Open nickhuang99 opened 5 months ago
After submitted, I realized this is a duplicate of old issue https://github.com/openzim/zim-tools/issues/190 Can someone dup it or should I close it? Maybe just another test cases in future?
escapeSlash.diff.zip I have a simple solution to solve this issue by escaping all '/' in path of filename to allow all article/picture residing in same level of directory to avoiding this directory-filename-conflicts. Even though this may create potential filename longer than 255 issue when directory is too deep. However, my tests show at least for "https://download.kiwix.org/zim/wikipedia/wikipedia_en_computer_maxi_2024-05.zim" we no longer have any single exception.
Attached please find patch. Can developer to take a look to see if it can be patched if ok. Thank you.

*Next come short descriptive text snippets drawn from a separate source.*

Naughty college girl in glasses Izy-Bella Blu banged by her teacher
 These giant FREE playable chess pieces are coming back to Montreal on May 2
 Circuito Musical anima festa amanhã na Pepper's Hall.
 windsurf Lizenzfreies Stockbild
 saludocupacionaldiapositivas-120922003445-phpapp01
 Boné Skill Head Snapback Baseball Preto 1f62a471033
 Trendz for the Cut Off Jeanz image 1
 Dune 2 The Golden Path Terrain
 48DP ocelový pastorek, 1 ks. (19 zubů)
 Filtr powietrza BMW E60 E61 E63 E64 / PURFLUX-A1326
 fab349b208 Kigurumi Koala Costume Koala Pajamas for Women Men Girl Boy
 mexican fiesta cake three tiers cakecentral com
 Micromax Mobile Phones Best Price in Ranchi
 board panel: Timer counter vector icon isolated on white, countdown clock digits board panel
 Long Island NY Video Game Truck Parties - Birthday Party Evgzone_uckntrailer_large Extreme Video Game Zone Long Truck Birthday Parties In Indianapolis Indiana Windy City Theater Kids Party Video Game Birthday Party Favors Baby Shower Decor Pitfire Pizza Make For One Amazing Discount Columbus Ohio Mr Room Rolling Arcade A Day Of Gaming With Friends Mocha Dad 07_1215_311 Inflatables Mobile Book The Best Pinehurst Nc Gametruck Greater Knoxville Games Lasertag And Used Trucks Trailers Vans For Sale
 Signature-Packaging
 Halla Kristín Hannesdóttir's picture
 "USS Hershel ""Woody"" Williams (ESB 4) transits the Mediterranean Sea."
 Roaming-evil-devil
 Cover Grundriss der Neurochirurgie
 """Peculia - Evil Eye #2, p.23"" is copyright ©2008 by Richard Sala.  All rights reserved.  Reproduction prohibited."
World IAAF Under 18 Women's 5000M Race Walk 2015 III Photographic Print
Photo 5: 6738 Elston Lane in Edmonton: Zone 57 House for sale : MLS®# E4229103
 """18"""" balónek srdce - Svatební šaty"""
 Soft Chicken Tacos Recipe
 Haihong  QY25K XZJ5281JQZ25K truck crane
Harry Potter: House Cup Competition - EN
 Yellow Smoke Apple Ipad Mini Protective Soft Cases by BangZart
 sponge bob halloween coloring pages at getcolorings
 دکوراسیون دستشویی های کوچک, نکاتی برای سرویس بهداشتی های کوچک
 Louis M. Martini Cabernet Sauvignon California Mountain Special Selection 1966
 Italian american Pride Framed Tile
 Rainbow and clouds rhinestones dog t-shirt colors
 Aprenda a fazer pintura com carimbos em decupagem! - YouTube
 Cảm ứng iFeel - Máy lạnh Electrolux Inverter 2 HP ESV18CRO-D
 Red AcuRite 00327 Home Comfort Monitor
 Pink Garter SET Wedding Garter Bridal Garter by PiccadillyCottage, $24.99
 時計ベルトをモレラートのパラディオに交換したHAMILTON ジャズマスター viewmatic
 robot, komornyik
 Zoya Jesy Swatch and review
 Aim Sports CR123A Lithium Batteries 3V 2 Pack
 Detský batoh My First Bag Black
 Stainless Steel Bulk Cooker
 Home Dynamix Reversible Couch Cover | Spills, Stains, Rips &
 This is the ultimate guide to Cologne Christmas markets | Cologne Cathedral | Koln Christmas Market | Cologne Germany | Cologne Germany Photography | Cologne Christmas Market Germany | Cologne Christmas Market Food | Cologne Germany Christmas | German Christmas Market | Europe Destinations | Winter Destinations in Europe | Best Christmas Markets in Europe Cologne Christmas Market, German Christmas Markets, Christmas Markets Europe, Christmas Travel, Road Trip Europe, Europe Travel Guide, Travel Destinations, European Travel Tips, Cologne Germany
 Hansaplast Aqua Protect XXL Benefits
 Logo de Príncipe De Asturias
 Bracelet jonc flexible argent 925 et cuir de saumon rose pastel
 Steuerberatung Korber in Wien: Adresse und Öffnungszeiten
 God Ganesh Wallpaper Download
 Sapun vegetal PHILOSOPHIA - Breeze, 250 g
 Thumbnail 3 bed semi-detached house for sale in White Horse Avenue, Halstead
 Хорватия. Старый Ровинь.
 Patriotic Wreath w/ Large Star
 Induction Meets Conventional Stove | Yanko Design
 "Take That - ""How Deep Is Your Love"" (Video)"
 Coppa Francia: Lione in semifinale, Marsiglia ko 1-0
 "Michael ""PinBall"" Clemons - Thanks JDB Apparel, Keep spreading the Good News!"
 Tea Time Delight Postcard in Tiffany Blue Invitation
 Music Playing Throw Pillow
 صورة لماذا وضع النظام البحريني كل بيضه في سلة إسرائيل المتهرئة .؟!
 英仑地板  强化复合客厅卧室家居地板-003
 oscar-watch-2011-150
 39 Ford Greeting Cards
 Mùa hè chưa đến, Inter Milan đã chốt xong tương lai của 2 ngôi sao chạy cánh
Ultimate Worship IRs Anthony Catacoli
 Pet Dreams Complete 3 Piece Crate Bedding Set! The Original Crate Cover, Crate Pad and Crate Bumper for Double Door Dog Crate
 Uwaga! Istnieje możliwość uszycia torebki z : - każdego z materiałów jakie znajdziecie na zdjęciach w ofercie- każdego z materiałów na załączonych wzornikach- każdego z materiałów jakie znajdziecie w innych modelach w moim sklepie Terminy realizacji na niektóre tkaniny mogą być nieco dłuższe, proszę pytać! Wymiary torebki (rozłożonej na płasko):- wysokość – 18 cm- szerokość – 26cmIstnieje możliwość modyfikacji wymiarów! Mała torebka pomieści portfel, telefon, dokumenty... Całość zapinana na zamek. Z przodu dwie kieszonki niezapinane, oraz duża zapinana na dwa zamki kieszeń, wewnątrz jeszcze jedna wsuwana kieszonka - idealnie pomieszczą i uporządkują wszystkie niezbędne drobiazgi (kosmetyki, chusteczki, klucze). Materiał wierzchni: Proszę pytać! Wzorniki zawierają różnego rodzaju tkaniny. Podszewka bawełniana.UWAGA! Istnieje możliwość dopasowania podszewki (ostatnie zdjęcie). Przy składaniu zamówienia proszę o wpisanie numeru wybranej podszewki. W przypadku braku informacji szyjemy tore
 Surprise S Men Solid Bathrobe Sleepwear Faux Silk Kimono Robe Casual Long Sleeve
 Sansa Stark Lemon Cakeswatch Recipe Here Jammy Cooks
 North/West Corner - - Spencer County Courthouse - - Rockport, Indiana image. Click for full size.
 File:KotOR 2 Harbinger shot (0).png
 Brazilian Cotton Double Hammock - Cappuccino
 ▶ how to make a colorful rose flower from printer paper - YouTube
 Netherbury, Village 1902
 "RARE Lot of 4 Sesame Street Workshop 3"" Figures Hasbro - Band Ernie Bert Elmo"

Let's use "real" wiki page of "C++" as an example: "https://en.wikipedia.org/wiki/C++" is a html page and it has some sub pages under the directory "C++": https://en.wikipedia.org/wiki/C++/CLI This situation cannot be represented in dump static html files because "C++" cannot be a html file and directory at same time. How should zimdump generate redirect is not so easy, especially when "C++" is url-escaped as "C%2B%2B". Then redirect URL has to include a safe-URL encoded to check if actual filesystem directory "C++" actually exists. To give a real test case, please download "kiwix" computer zim from: https://download.kiwix.org/zim/wikipedia/wikipedia_en_computer_maxi_2024-05.zim
And when you zimdump it, you will see "C++" html page is missing because "C++" is a directory to hold "CLI" page in filesystem.